Question

Verify that the given value is a solution of the given equation. $$ \frac{1}{3} x+\frac{4}{3}=2, x=2 $$

Short answer

Question: Verify if x = 2 is a solution to the equation $$\frac{1}{3}x + \frac{4}{3} = 2$$. Answer: Yes, x = 2 is a solution to the equation.

Step-by-step solution

Write down the given equation and the given x value

We have the equation $$\frac{1}{3}x + \frac{4}{3} = 2$$ and the given value of x is 2.

Substitute the given x value into the equation

Replace x with 2 in the equation: $$\frac{1}{3}(2) + \frac{4}{3}$$

Perform multiplication

Multiply the fraction by the value of x (which is 2 in this case): $$\frac{2}{3} + \frac{4}{3}$$

Add the fractions

Since the denominators are the same, we can add the numerators directly: $$\frac{2 + 4}{3}$$

Simplify the fraction

Add the numerators and simplify the fraction, getting: $$\frac{6}{3}$$

Reduce the fraction to simplest form

Reduce the fraction by dividing both numerator and denominator by their greatest common divisor, which is 3 in this case: $$\frac{6 ÷ 3}{3 ÷ 3} = 2$$

Verify that the left side of the equation equals the right side

We simplified the left side of the equation to 2, and the right side of the equation is also 2, which means the given x value (x = 2) is indeed a solution to the equation.

Key concepts

Equation Solving

Solving equations is like solving a puzzle.
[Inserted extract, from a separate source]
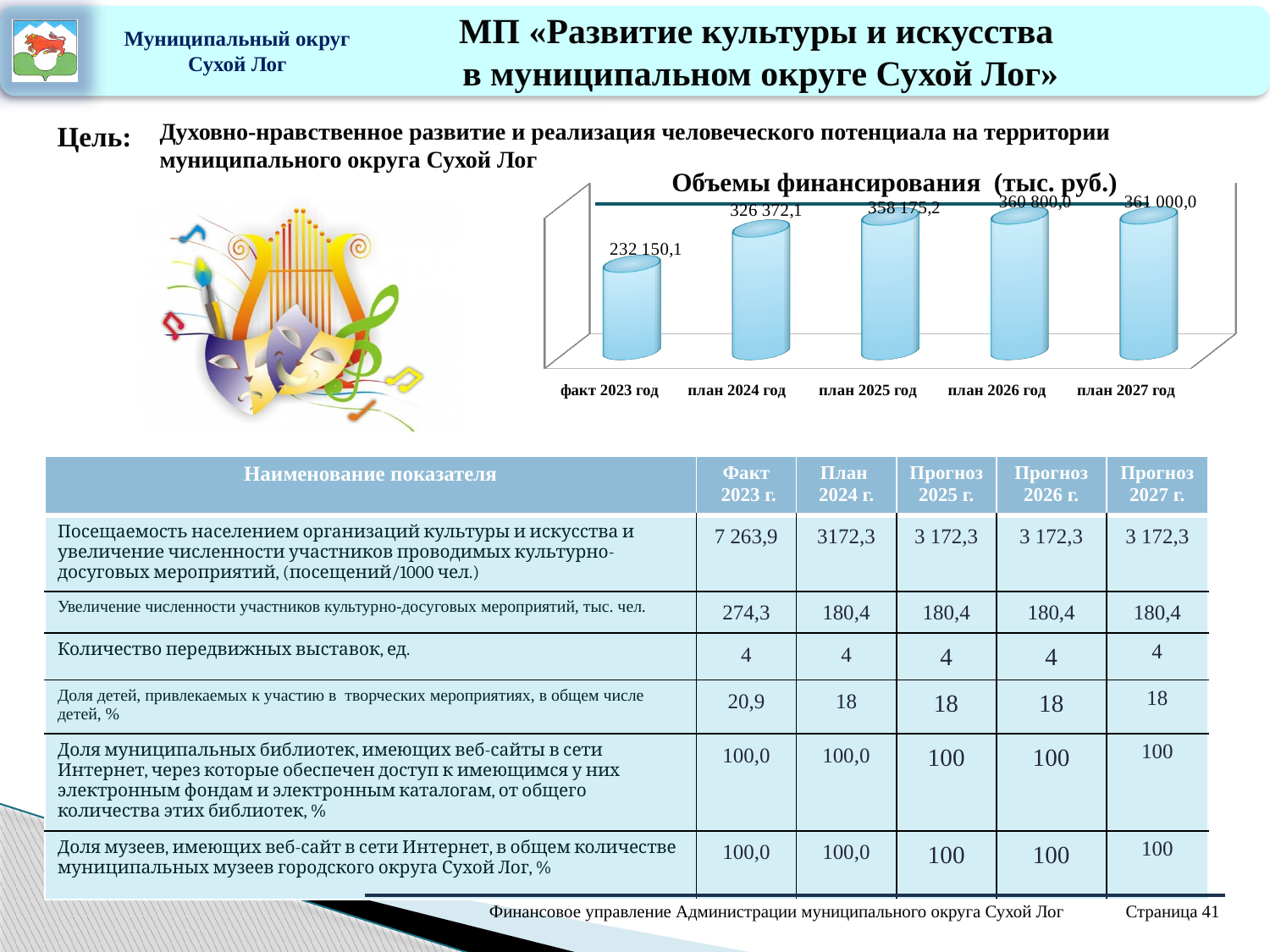
What is the value for план 2027 год in the chart 'Объемы финансирования (тыс. руб.)'? 361 000,0 In the chart 'Объемы финансирования (тыс. руб.)', what is the difference between the values for план 2027 год and план 2026 год? 200,0 How many categories are shown in the chart 'Объемы финансирования (тыс. руб.)'? 5 Which category has the lowest value in the chart 'Объемы финансирования (тыс. руб.)'? факт 2023 год Which category has the highest value in the chart 'Объемы финансирования (тыс. руб.)'? план 2027 год What is the value for план 2024 год in the chart 'Объемы финансирования (тыс. руб.)'? 326 372,1 What kind of chart is 'Объемы финансирования (тыс. руб.)'? bar chart What is the value for план 2026 год in the chart 'Объемы финансирования (тыс. руб.)'? 360 800,0 What is the value for план 2025 год in the chart 'Объемы финансирования (тыс. руб.)'? 358 175,2 What is the value for факт 2023 год in the chart 'Объемы финансирования (тыс. руб.)'? 232 150,1 In the chart 'Объемы финансирования (тыс. руб.)', what is the difference between the values for план 2024 год and факт 2023 год? 94 222,0 In the chart 'Объемы финансирования (тыс. руб.)', which is larger: the value for план 2025 год or the value for план 2024 год? план 2025 год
You find the value of a variable that makes the equation true. For example, in the equation \( \frac{1}{3} x + \frac{4}{3} = 2 \), we are looking for the value of \( x \) that makes the left side equal to the right side.

In this exercise, we're given a value for \( x \) and asked to check if it solves the equation. This involves substituting the given \( x \) value into the equation and performing arithmetic operations to see if the equation holds true. Equation solving often involves similar steps: breaking down complicated expressions, substituting values, and manipulating both sides to check for equality.

Fractions

Fractions are a way to represent parts of a whole. They consist of a numerator (top number) and a denominator (bottom number). Understanding how to work with fractions is crucial, especially in algebra.

In our problem, we deal with fractions \( \frac{1}{3} x \) and \( \frac{4}{3} \) on the left side of the equation. To process these, a crucial step is ensuring the denominators are the same, which allows us to directly add or subtract the numerators. In this case, both fractions have denominators of 3, which makes the arithmetic straightforward. Manipulating fractions properly helps to simplify the equation and find the correct value for \( x \).

Simplification

Simplification is about making an expression easier to understand or work with. In our equation, once we substitute \( x = 2 \), we end up with the expression \( \frac{2}{3} + \frac{4}{3} \).

Since both fractions have the same denominator, we can add them together: \( \frac{2 + 4}{3} = \frac{6}{3} \). This addition makes it simpler. Simplifying fractions further involves reducing them to their simplest form. Here, \( \frac{6}{3} \) can be reduced by dividing both the numerator and the denominator by their greatest common divisor, 3, which results in the integer 2.

Verification of Solutions

Verification is the process of checking if a proposed solution is indeed correct. After simplifying the equation, we ended up with \( 2 = 2 \). This verification process confirms whether the left-hand side equals the right-hand side of the equation.

In our case, since \( 2 \) matches the right side of the equation, we can conclude that \( x = 2 \) is indeed the correct solution. Verification is a vital final step in equation solving as it ensures accuracy and confirms the validity of the solution. Proper verification rules out arithmetic errors and affirms the structure of the equation.